Management under Endogenous Risk

The probability of a severe weather event occurring is exogenous to the landowner; that is, landowners are unable to influence this probability through their own actions. However, although these events cannot be prevented, their potential impact can be mitigated through forest management, so the extent of severe weather damages to a particular forest area is partially under the landowner’s control. Recognizing this endogeneity of risk and understanding the factors that influence damage patterns are of key importance to efficient forest management. Although there is substantial variation in the empirical findings on the most important factors influencing weather damages, there are some common management recommendations. Landowners can incorporate expectations of severe weather damages into their decisions regarding site selection, species selection, silvicultural treatments, and planning for damage recovery to decrease expected impacts (Bragg and others 2003, Lohmander and Helles 1987, Olofsson and Blennow 2005, Persson 1975, Zeng and others 2004). Another strategy for the forest industry is to diversify spatially to manage risk across total forest holdings thereby avoiding the loss of a large share of their standing timber to a single weather event.

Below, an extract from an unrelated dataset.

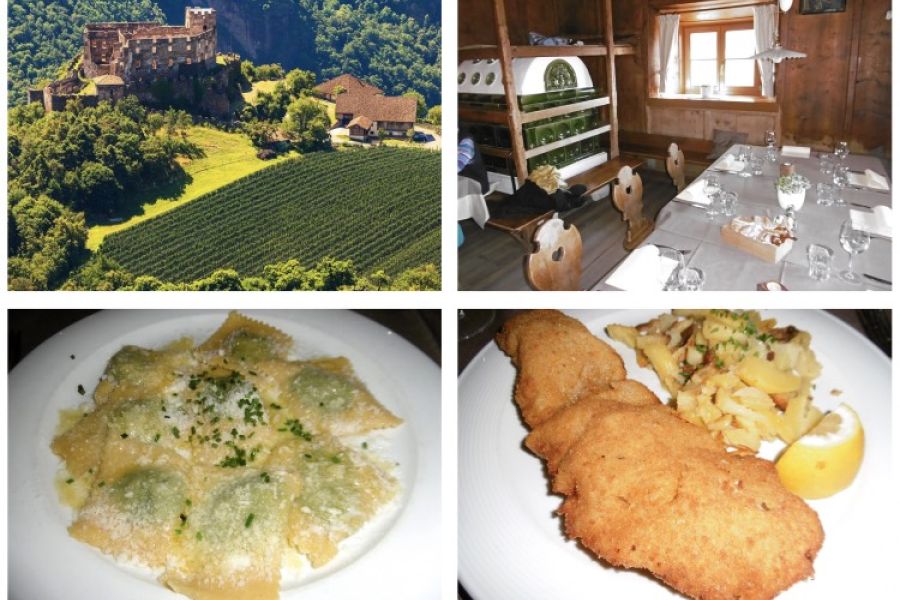 Servicekraft / Kellner*in (m/w/d) – Schloss Rafenstein - Bild 2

Moore and Quine (2000) present one example of the ability of forest management to mitigate weather risk. They compare wind risk in Sitka spruce (Picea sitchensis) plantations in Great Britain with that in radiata pine (Pinus radiata) plantations in New Zealand using the FORESTGALES simulation model. They report that the plantations in New Zealand were at greater risk of damage than those in Great Britain because of differences in management even though the New Zealand plantations were subjected to a less severe wind regime. In Great Britain, silvicultural practices have been adopted to reduce density, conduct more careful site preparation, and reduce thinning. This comparison demonstrates the influence of forest management on the risk of weather damage, but it also demonstrates that mitigation options adopted should reflect the level of risk faced. Managers of plantations in New Zealand have been able to focus on maximizing profit under a less constraining wind risk, and plantations in New Zealand are more profitable than those in Great Britain.

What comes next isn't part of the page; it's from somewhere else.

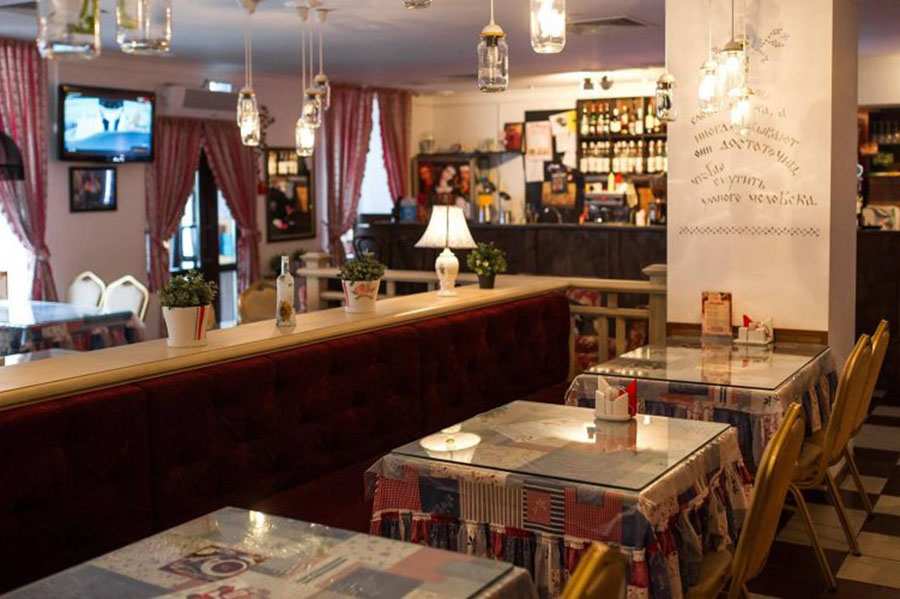 Корчма Гоголь Липецк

Of course, appropriate response depends on the degree of risk. In cases where the exogenous risk of damages is low, incorporation of weather risk into strategy may result in minimal or no change in optimal forest management. In contrast, there may be no feasible strategy for reducing damages when the exogenous risk of damages is high other than simply limiting investments and therefore the expected cost of damages. In the intermediate case, where the exogenous risk of damages is significant but there are cost-effective strategies for mitigation, the incorporation of weather risk into decision making may substantially alter optimal forest management practices (Gardiner and Quine 2000).

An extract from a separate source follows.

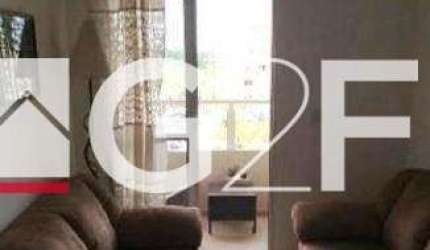 Apartamento com 2 quartos à venda na Rua Maria Mercedes Etter Von Zuben, 151, Jardim Antonio Von Zuben, Campinas, 46 m2 por R$ 250.000
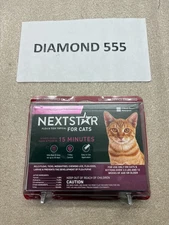NEXTSTAR Topical Flea & Tick Treatment & Prevention for Cats over 3.5 lb | 1109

This implies that any evaluation comparing weather damages on managed and unmanaged sites will be inaccurate if it does not properly account for selection bias. Selection bias arises because the forest management strategies observed reflect decisions made by forest managers based in part on the perceived vulnerability of their stands to weather-related damages and the perceived effectiveness of potential silvicultural actions in those stands. Thus, the value of managing weather risk could be understated if these actions are selectively being undertaken in stands with high expected damages and the outcomes following a storm are compared with those in areas with low expected damages where managers chose to adopt fewer mitigation options. On the other hand, the effectiveness of damage reduction strategies may be overstated if little or no action to reduce impacts is being taken in certain stands because the expected damages in those locations are so large that there are few feasible mitigation options. Thus, careful and systematic program evaluation is needed to account for endogenous selection and to ensure that the effectiveness of damage mitigation options is being assessed after controlling for selection of mitigation options based on perceived baseline risk (Butry 2006).